• _Required tasks_:
(A) In the passage about living with a cancer prognosis, reproduce word for word the part from "I've always been" to "her beady eye...........".
(B) From the passage about living with a cancer prognosis, list every estimate of remaining time that the writer reports being given.

• _Passage provided_:
--- --- ---

I was given an original prognosis of an average of six months WITHOUT ANY  TREATMENT. This has "moved" several times for me; with chemo/radiotherapy I was told maybe another 6 months; after the treatment, when Horace had shrunk, my oncologist was talking about "a couple of years down the line", and now we have the metastases to cope with, and everything is up in the air again. This "uncertainty" was, and is,  hard for us to deal with.

Life from 18th September 2012 has become a series of goals. It briefly flitted through my mind "Will I see Christmas", but only very briefly. Then it became Tina's birthday, then my birthday at the end of this month (when I officially become a dirty old man and collect my Old Age Pension, finally getting some money out of this damn government!). I reckon I'll make this one! New goal - Christmas again. To paraphrase Bob the Builder, "Will we make it? YES, WE WILL!"

Of course, each milestone in your life becomes sharply poignant, because it may just be the last one. Choosing Christmas presents for Tina became a mission, they had to be just right. Tina's kids (another amazing source of support) organised a birthday party for her in April (No! I can't tell you how old she was, because she'll hit me!) and at this party, we renewed our wedding vows. We stood holding hands, with Tina digging her nails into my palm to stop me from losing it! I watched the video, and my bottom lip was quivering all the way through. Which leads me on to another change.

I've always been quite emotional, although it doesn't always show on the outside. Now I am positively hormonal, and tears come at the drop of a hat! I don't think I've been too hard to live with (although you'd really have to ask Tina). Even in this, we complement each other. I tend to downplay things (although I'm getting better at not doing this), so when a doctor/nurse asks "How have you been", I would always reply "I'm good" or "not too bad". Tina, on the other hand would tell it like it is.......... in detail! In our life she has taken on another role as my carer, and boy, does she care! There is no escape from her beady eye...........

--- --- ---

• _Excerpted records_:
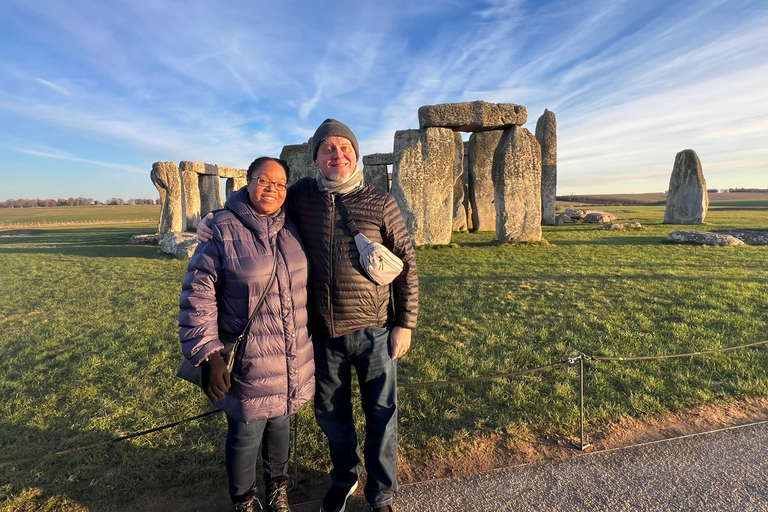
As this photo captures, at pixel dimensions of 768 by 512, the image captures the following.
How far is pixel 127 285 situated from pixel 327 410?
623cm

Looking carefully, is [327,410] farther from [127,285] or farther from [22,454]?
[127,285]

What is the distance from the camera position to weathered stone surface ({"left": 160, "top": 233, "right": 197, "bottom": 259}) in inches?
379

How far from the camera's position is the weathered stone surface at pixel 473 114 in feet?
30.0

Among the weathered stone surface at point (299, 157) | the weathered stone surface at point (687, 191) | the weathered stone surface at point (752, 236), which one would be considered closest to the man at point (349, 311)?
the weathered stone surface at point (299, 157)

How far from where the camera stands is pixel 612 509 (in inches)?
76.9

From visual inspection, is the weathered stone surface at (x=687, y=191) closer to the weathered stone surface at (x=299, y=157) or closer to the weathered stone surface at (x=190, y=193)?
the weathered stone surface at (x=299, y=157)

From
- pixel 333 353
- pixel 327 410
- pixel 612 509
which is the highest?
pixel 333 353

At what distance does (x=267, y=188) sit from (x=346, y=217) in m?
0.38

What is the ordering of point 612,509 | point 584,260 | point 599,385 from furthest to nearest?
point 584,260 → point 599,385 → point 612,509

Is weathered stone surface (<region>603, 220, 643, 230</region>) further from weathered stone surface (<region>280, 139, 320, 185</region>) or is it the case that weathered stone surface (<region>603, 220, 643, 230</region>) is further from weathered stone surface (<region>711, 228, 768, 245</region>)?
weathered stone surface (<region>280, 139, 320, 185</region>)

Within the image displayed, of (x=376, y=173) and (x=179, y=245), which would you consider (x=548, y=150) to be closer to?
(x=376, y=173)

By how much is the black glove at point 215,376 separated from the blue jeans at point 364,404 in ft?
1.60

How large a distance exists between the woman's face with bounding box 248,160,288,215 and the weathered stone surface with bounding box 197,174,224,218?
615 inches

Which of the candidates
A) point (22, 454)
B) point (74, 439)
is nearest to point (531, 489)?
point (74, 439)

--- --- ---

• _Task-by-task answers_:
(A)
I've always been quite emotional, although it doesn't always show on the outside. Now I am positively hormonal, and tears come at the drop of a hat! I don't think I've been too hard to live with (although you'd really have to ask Tina). Even in this, we complement each other. I tend to downplay things (although I'm getting better at not doing this), so when a doctor/nurse asks "How have you been", I would always reply "I'm good" or "not too bad". Tina, on the other hand would tell it like it is.......... in detail! In our life she has taken on another role as my carer, and boy, does she care! There is no escape from her beady eye...........

(B)
- An average of six months without any treatment (the original prognosis)
- Maybe another 6 months with chemo/radiotherapy
- "A couple of years down the line," from the oncologist after the treatment, when Horace had shrunk